Plasma is a new stablecoin-native Layer-1 chain built specifically for payments and settlements. It launched its mainnet in late September 2025 and made an immediate impact surpassing $5 billion TVL within its first week, making it the 7th largest blockchain globally by total value locked.

At launch, Plasma attracted over $2 billion in day-one stablecoin liquidity, thanks to strong integrations with issuers and payment providers. The network rolled out its flagship consumer app, Plasma One, targeting emerging markets where users rely on stablecoins for daily transactions and remittances.
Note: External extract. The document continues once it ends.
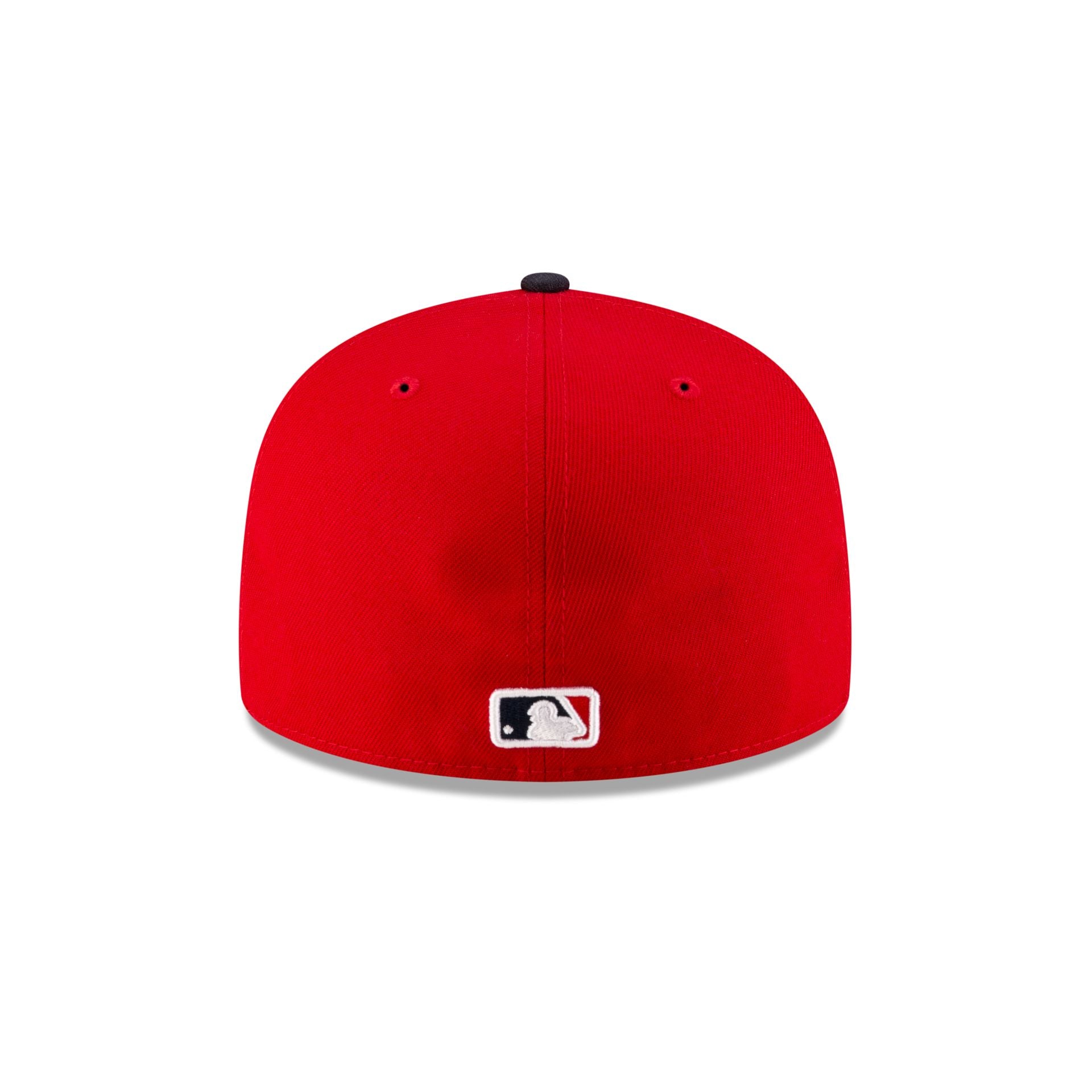 Cleveland Guardians Players' Weekend Sidepatch Ramirez 59FIFTY Fitted Hat - Image 6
Plasma’s key differentiator is its focus on fee-free stablecoin transfers and built-in compliance tooling, allowing users and businesses to transact cheaply while remaining regulatory-friendly. It’s still early, but the approach signals a clear ambition: to specialize at the payments layer, making stablecoins as seamless to use as traditional digital cash.

The Future Is Stable-Coded

Stablecoins are no longer just for DeFi users: they’re becoming the foundation of global payments and digital finance. The next chapter is about adoption, not speculation. Whether its Ethereum continuing to assert its dominance as the leading stablecoin ecosystem, Tron dominating low-cost remittances across emerging markets, or newer chains like Hyperliquid and Plasma unlocking new stablecoin use cases, the demand for stablecoins is only getting louder.

As stablecoins move into checkout systems, payroll, and cross-border commerce, they’re blending into the world’s financial infrastructure. Better tooling and clearer regulation will only speed that process up. For builders, the stablecoin opportunity is wide open. The on-chain dollar is now everywhere, and Alchemy supports every major chain helping make it real.